Saturday, October 04, 2008

Battle Cry Freedom

So as part of this Lincoln documentary we've been working on, we've been spending more time than we ever imagined possible dealing with Civil War re-enactors (distinct from "presenters," who only play Abe or Mary). Most of these folk have - we're struggling for a kind way to put his - an admirably earnest dedication to their craft. Another way of putting this is that they have a Daniel Day Lewis-like determination to stay in character, which can be quite annoying if you're trying to talk to them about - oh, to take just one example, television - which wasn't invented until the late 1930s. That a grown man would agree to talk to a tv producer about a shoot and then spend the whole phone call (!) pretending not to have heard of "this magic fire-box you speak of," I mean...we're just not getting paid enough, y'know?

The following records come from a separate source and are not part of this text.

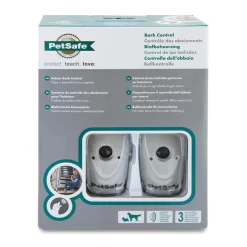 PetSafe SYSTEME ANTIABOIEMENT ULTRASON INT X 2 12 PetSafe SYSTEME ANTIABOIEMENT ULTRASON INT X 2 -Camping Rabais Magasin systeme antiaboiement ultrason int x 2 5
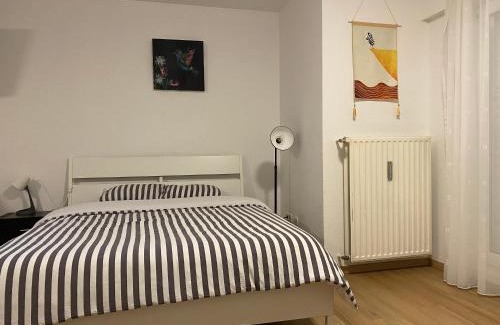 Gare Apartamento | studio CHEZ TONY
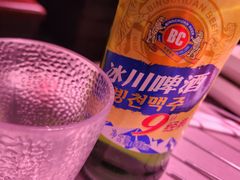 -丰茂烤串(全国首店)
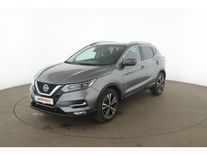 NISSAN QASHQAI 1.2
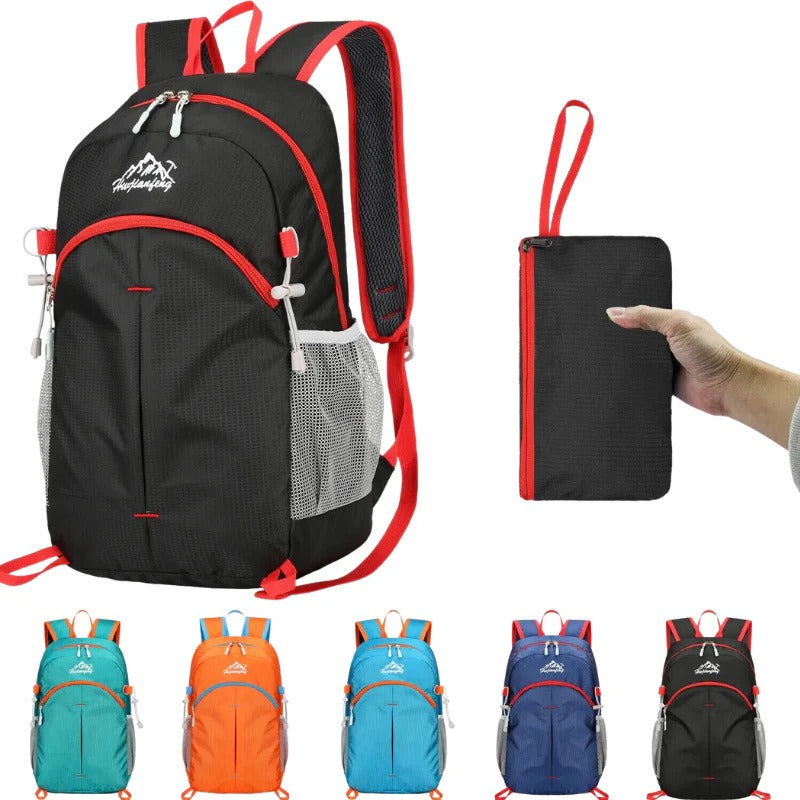 Mochila Impermeável Mountain 18L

So we were somewhat amused to read this account in our local paper, of a local re-enactor who unintentionally found himself knee-deep in "the shit":

“The rebels were dug in and we had taken their earthworks,” he said. “We had just gotten down to the trench and raised our kepis. We finished saying ‘Hurrah! Hurrah!’ when I was hit with a .44-cal ball.”

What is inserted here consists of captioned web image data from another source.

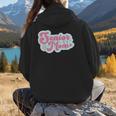 Baseball Mama Senior 2024 Class Of 24 Baseball Mom Graduate Women Hoodie Back Print Baseball Mama Senior 2024 Class Of 24 Baseball Mom Graduate Women Hoodie Back Print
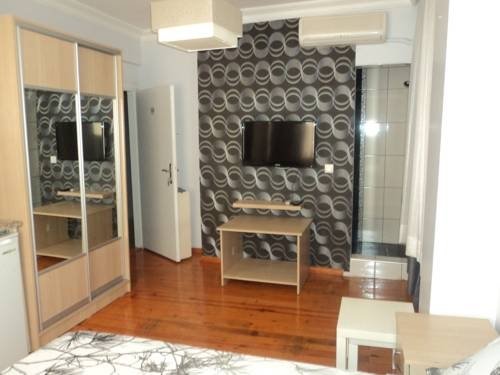 Стамбул: Taksim Studio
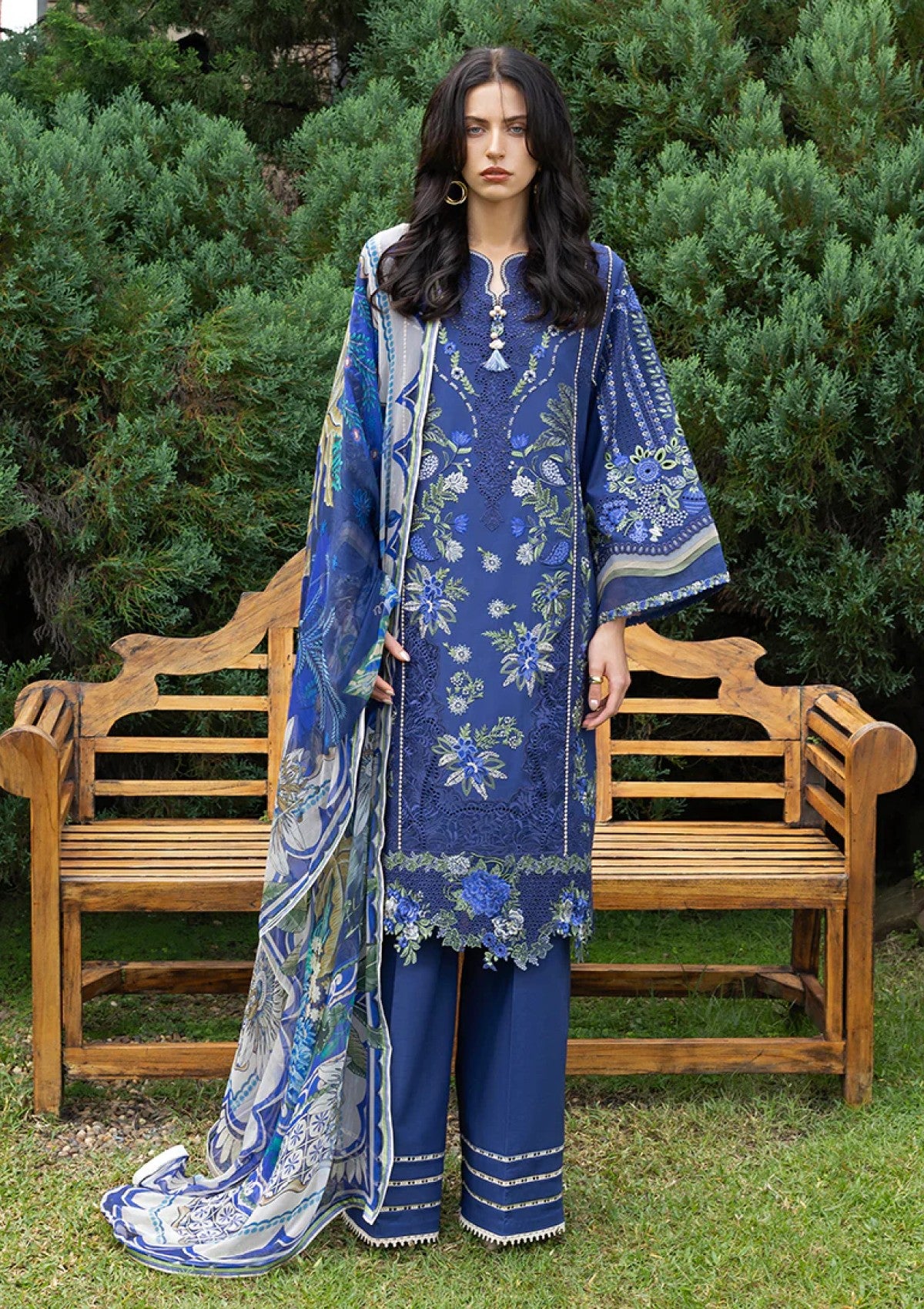 Esmel Ete Eunss-106 Lawn Mon Tresor Luxe 26 1 Esmel Ete Eunss-106 Lawn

That's right. Muthafucka got shot...while shouting "hurrah, hurrah!" How dedicated is that? And yet, our Yankee hearts were full of shame (which is as the Good Lord intended, but that's for another post) when we read the next line...

The marble-size projectile, evidently fired from the Confederate ranks, struck him in the back and passed though his shoulder, forcing a truce while a helicopter was flown to the battlefield to take him to a hospital.

Italics ours, which we made by hitting Ctrl+I on the magic fire-box. Is it too much to ask, really, that he should have let the wound become infected and gangrenous, and then had his left arm amputated with a rusty hacksaw?